Précisons qu’à l’échelle nationale, pour protéger l’environnement et maîtriser les risques, les industriels de la chimie ont consacré en 2003 28 % de leurs investissements totaux à la protection de l’environnement et à la maîtrise des risques. Cet effort financier place l’industrie chimique au 1er rang des secteurs industriels en France en matière de maîtrise des risques, de sécurité et de protection de l’environnement…

“ Quelle image pour la Chimie ? ”

“ Dans la conception mondiale du business, la rentabilité s’impose aujourd’hui comme un critère de première importance ; la valeur boursière étant devenue un élément essentiel ” souligne M. LEHMANN.“ Aussi, les groupes ont-ils préféré se concentrer sur le coeur de leur métiers et externaliser, voire abandonner, leurs autres activités. La chimie en a souffert, notamment en terme de création d’emplois, et n’a pas toujours été défendue à sa juste valeur… ”, ajoute Gilles Le MAIRE.

“ Que ce soit au niveau du grand public, des scientifiques ou des utilisateurs, un seul constat : notre secteur se caractérise d’abord par un manque d’image ! , poursuit M. Le MAIRE. C’est ce que nous ont confirmé les Etats Généraux de la Chimie organisés à la Cité des Sciences et de l’Industrie en décembre dernier… ”

Le second objectif de l’UIC depuis 10 ans porte donc sur la perception de la chimie. Deux points, en particulier, ont été travaillés pour raviver cette image de marque aux yeux du grand public :

1/ la coopération avec les politiques et ONG, notamment dans le domaine environnemental grâce à l’outil AFINEGE, association interprofessionnelle créée en 1989 par les entreprises de la chimie, et agréée par le ministère de l’environnement, pour la mutualisation des connaissances et le partage des bonnes pratiques dans les domaines de la santé, de la sécurité et de l’environnement ;
2/ les relations avec le milieu scolaire, afin de faire en sorte que les jeunes aient une image de la chimie plus positive que celle qu’en ont généralement leurs parents.

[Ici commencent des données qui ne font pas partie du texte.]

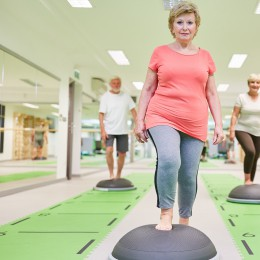 6 Ways to Prevent Falls In Physical Therapy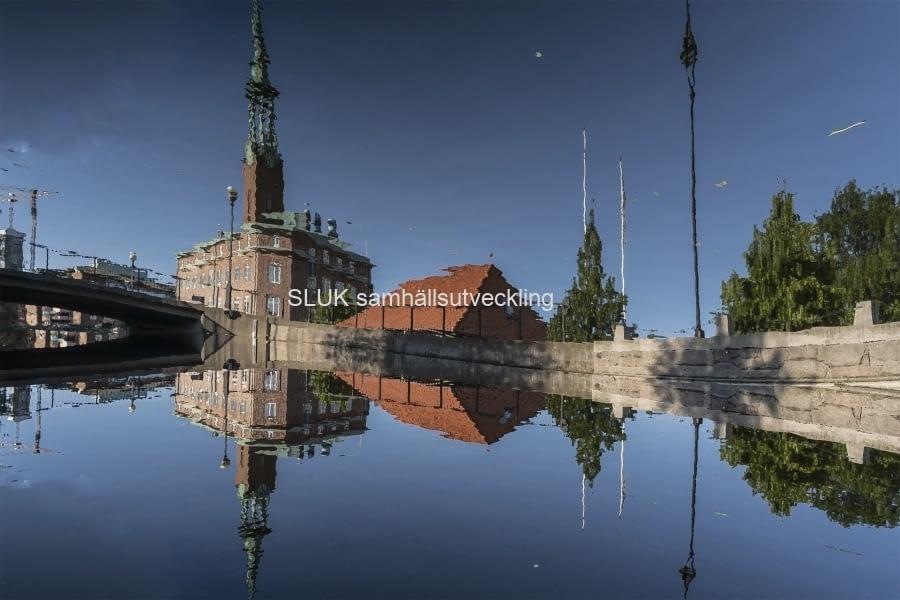 Ett montage utmed Mölndalsån, spegelreflex.
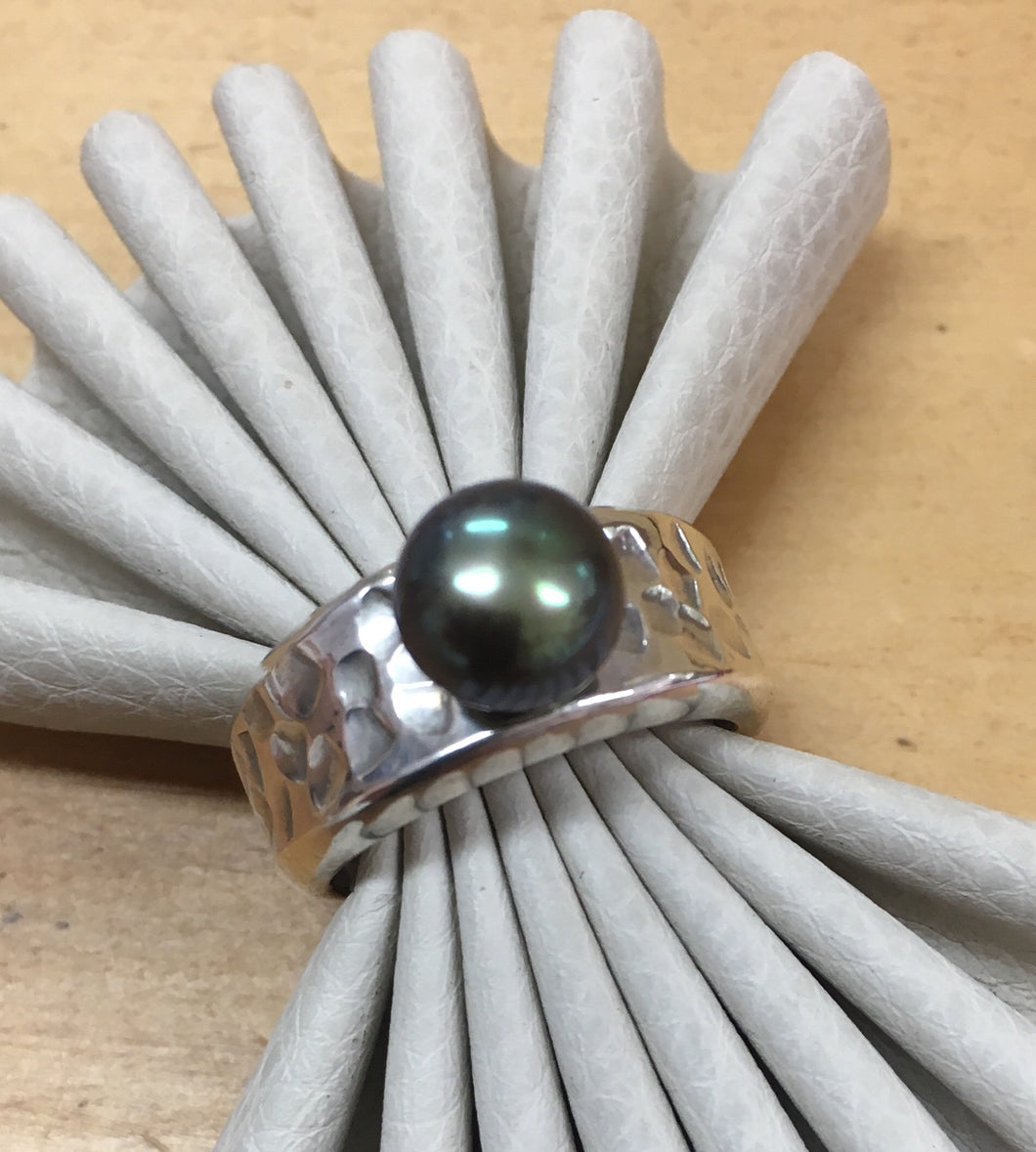 Hammered Pearl Ring Ai102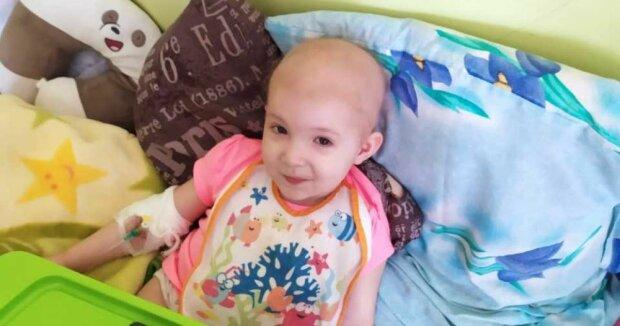 """Агресивний рак забирає життя крихітної українки, батьки виплакали всі очі: """"Врятуйте Єву!"""""""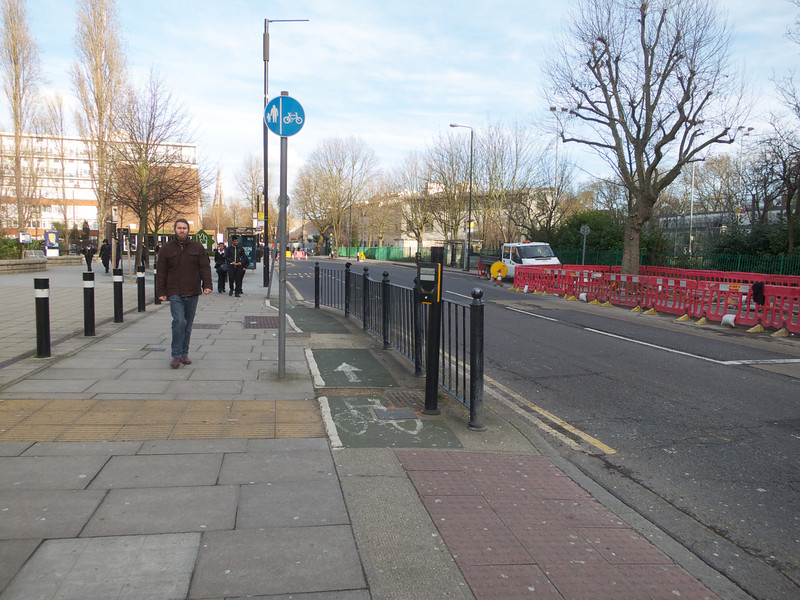 The cycle path past the crossing<br /> London - 2014-02-03 at 15-00-47
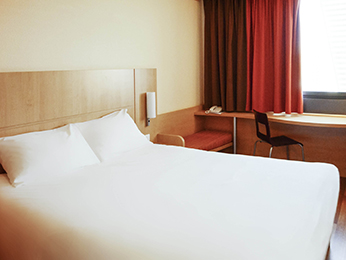 Rooms - ibis Marseille Centre Euromed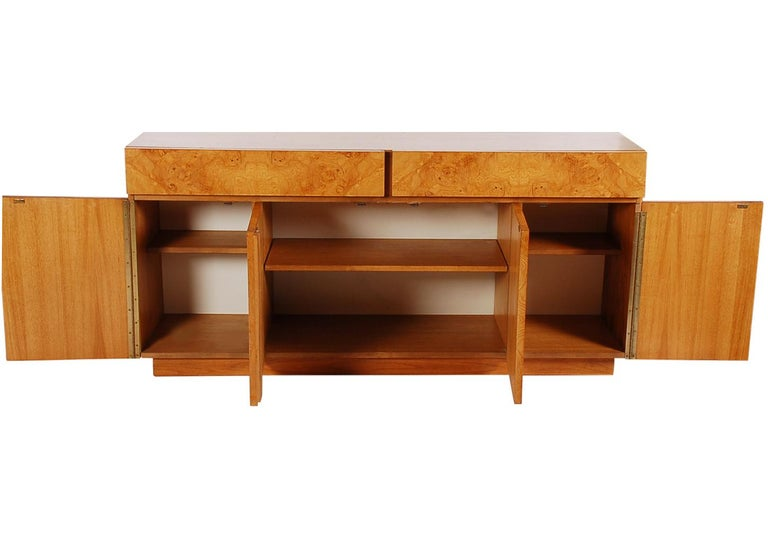 Mid-Century Modern Burl Cabinet or Credenza by Milo Baughman for Lane For Sale 1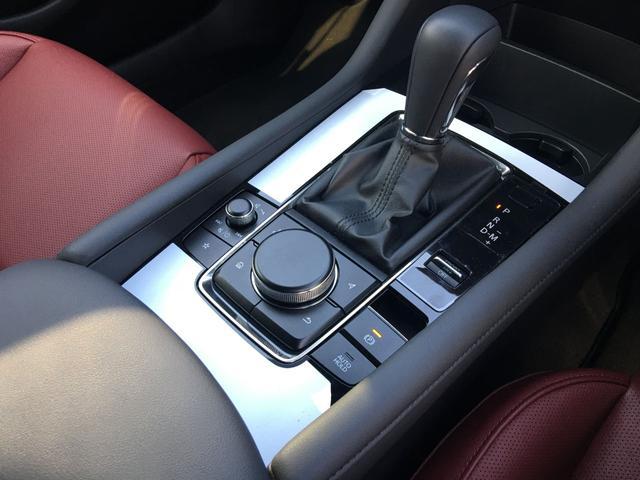 気になる車はすぐにお問い合わせください!右の【グー専用無料ダイヤル】から、専門スタッフがお車のご質問にお答えいたします!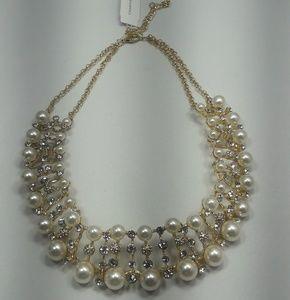 Beautiful Gold-Tone Pearl Drama Necklace
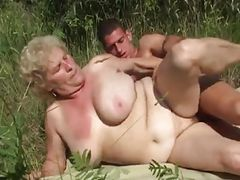GRANNY WITH BIG BOOBS FUCK OUTDOOR WTH A GRANNY LOVER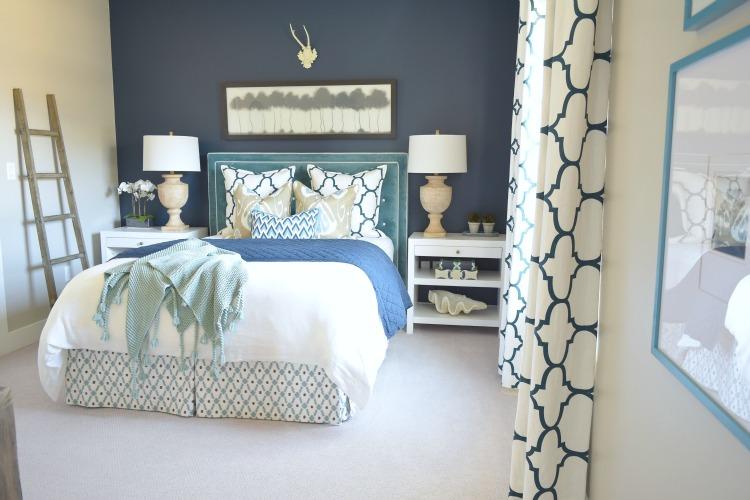 Navy/Aqua guest bedroom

“ Il y a 10 ans, l’image de l’industrie chimique dans le milieu de l’enseignement était particulièrement négative, et réciproquement, souligne M. LEHMANN. Aujourd’hui, grâce à un travail de longue haleine et de nombreuses actions de rapprochement, le monde de l’Enseignement et celui de la Chimie se connaissent mieux. Ensemble, ils ont pu réßéchir aux moyens de satisfaire les besoins quantitatifs et qualitatifs en opérateurs, techniciens, ingénieurs et cadres… ”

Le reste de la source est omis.